The Supreme Court first reached its own preliminary view of the case before turning to the jurisprudence of the European Court of Human Rights to see whether that produced a different result.

The Supreme Court (joint judgment of Lord Neuberger and Lady Hale with which the other members agreed) stated:

“In the absence of any clear and authoritative guidance from the Strasbourg court to the contrary, we would take the view that, although it may well be that article 8 is engaged when a judge makes an order for possession of a tenant’s home at the suit of a private sector landlord, it is not open to the tenant to contend that article 8 could justify a different order from that which is mandated by the contractual relationship between the parties, at least where, as here, there are legislative provisions which the democratically elected legislature has decided properly balance the competing interests of private sector landlords and residential tenants.” (Para 40).

In expanding on the balancing exercise the court said:

“In effect the provisions of the Protection from Eviction Act 1977, section 89 of the Housing Act 1980 and Chapters I and IV of the 1988 Act, as amended from time to time, reflect the state’s assessment of where to strike the balance between the article 8 rights of residential tenants and the A1P1 rights of private sector landlords when their tenancy contract has ended.” (Para 40)

Finally, in rejecting the argument to the contrary the Supreme Court observed:

“To hold otherwise would involve the Convention effectively being directly enforceable as between private citizens so as to alter their contractual rights and obligations, whereas the purpose of the Convention is, as we have mentioned, to protect citizens from having their rights infringed by the state.” (Para 41).

The Supreme Court then went on to consider in detail the relevant cases from the European Court on Human Rights before concluding that they did not lead to a different conclusion from their preliminary view.

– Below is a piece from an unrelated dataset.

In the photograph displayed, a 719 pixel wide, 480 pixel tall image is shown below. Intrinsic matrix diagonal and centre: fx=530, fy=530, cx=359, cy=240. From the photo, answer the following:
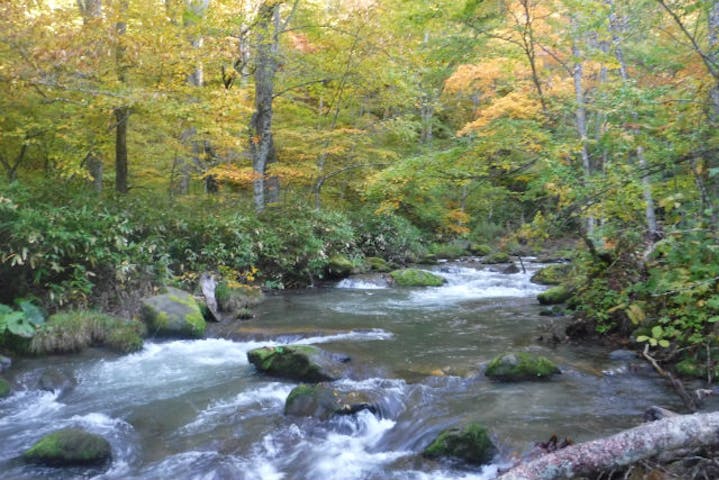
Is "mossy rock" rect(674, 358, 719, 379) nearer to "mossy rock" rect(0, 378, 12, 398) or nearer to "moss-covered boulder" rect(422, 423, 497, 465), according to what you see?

The Decision and Reasoning on Issue (2)

The Supreme Court concluded that it would not be possible to read section 21(4) of the Housing Act 1988 in a way that permitted a proportionality assessment to be carried out where the landlord was private and therefore had it been persuaded on issue (1) it could only have made a declaration of incompatibility leaving it to Parliament to address the issue. The court’s reasoning was that the essential principles disclosed by the provisions of the Housing Act 1988 were that: “private landlords letting property under an AST should have a high degree of certainty that, if they follow the correct procedures and comply with their own obligations, they will be able to regain possession of the property. Reading in an obligation to assess the proportionality of doing so in the light of the personal circumstances of the individual tenant would not “go with the grain of the legislation” but positively contradict it.” (Para 69).

The Decision and Reasoning on Issue (3) 

On the third issue the Supreme Court said that the judge did not consider the alternatives to dismissing the claim for possession. The Supreme Court identified four options for consideration:

  • An immediate possession order;
  • A 14 day possession order;
  • A possession order postponed for 6 weeks on grounds of exceptional hardship; and
  • Dismissing the claim for possession altogether.

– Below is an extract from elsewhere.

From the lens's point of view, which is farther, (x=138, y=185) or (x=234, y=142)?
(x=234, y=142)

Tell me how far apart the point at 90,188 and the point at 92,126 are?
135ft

As to the fourth of these, the Supreme Court commented that: “The cases in which it would be justifiable to refuse, as opposed to postpone, a possession order must be very few and far between, even when taken as a proportion of those rare cases where proportionality can be successfully invoked.” (Para 73).

In Conclusion

Since 2010 when the doors for a proportionality defence under article 8 in the context of public authority landlords was opened there has been a concerted effort to restrict its scope. This case closes that door completely where the landlord is a private individual bringing a claim under section 21 of the Housing Act 1988 and will no doubt be a great relief to private landlords. As for social landlords and their tenants, it leaves a number of potential issues now to be grappled with in the context of article 8 defences, including the re-emerging one of whether a particular private registered social landlord is a public authority (see the recent decision in R (on the application of MacLeod) v Peabody Trust [2016] EWHC 737).